During the year ended December 31, 2018, the Company invested $628 thousand in Payrailz, LLC ("Payrailz"), an entity that provides digital payment services and solutions to the financial services industry, which is included in other assets in the consolidated balance sheet with a balance of $0 and $1.0 million at December 31, 2019 and 2018, respectively.  At December 31, 2019, the Company holds approximately 14.7% of Payrailz on a fully diluted basis in the form of voting equity.  This investment is accounted for as an equity method investment due to the Company's ability to exercise significant influence over financial and operating policies of Payrailz.  Certain officers and directors of the Company collectively own approximately 3.9% of Payrailz on a fully diluted basis in the form of voting equity at December 31, 2019. During 2019 and 2018, the Company expensed $250 thousand and $4 thousand for digital payment services.  No payments were made for the year ended December 31, 2017.

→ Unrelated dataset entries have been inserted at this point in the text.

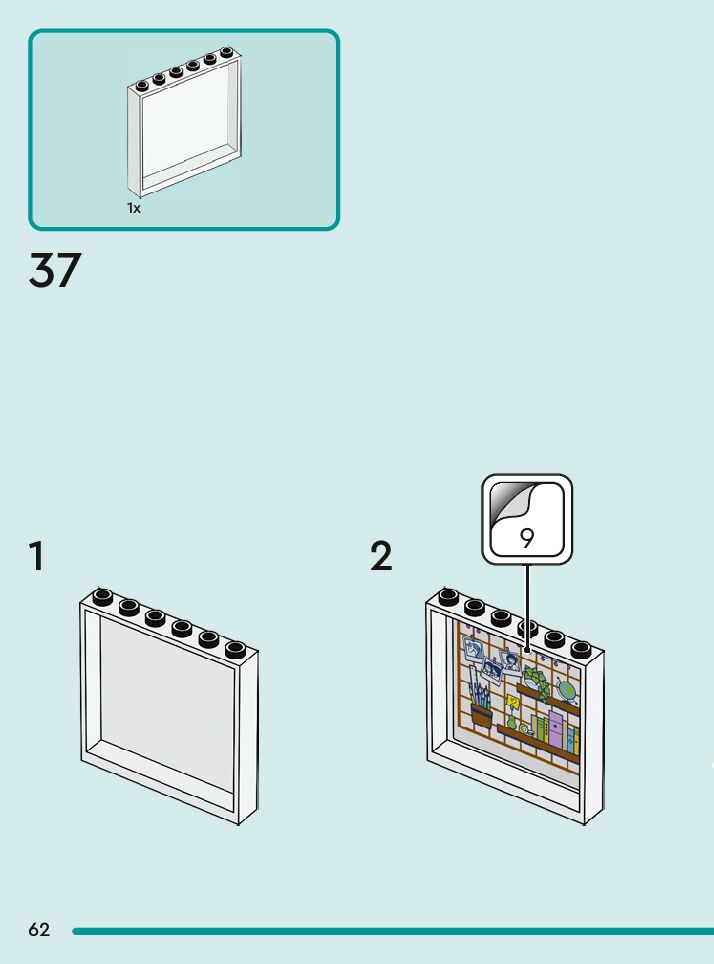 1x

37

1

2

9

62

The Company’s digital banking joint venture between Live Oak Banking Company and First Data Corporation, Apiture, which is included in other assets in the consolidated balance sheet had a balance of $64.7 million and $69.1 million at December 31, 2019 and 2018, respectively.  See Note 3. Unconsolidated Joint Venture for further discussion.  During the years ended December 31, 2019, 2018 and 2017, the Company expensed $524 thousand, $5.5 million and $304 thousand, respectively, for professional services.  During 2019 and 2018, the Company recognized income of $446 thousand and $255 thousand, respectively for shared services and rent. The Company recognized no income from Apiture during the year ended December 31, 2017.

 

During the year ended December 31, 2019, the Company committed to invest $1.8 million in Canapi Ventures Fund, L.P. (“The Fund”), an investment fund which centers around early to growth stage financial technology companies.  The Fund is included in other assets in the consolidated balance sheet, with $257 thousand of the commitment invested during 2019.  The Fund is accounted for as an equity method investment.

 

During the year ended December 31, 2019, the Company committed to invest $15.2 million in Canapi Ventures SBIC Fund, L.P. (“The SBIC Fund”), an investment fund which centers around early to growth stage financial technology companies.  The SBIC Fund is included in other assets in the consolidated balance sheet, with $461 thousand of the commitment invested during 2019. The SBIC Fund is accounted for as an equity method investment.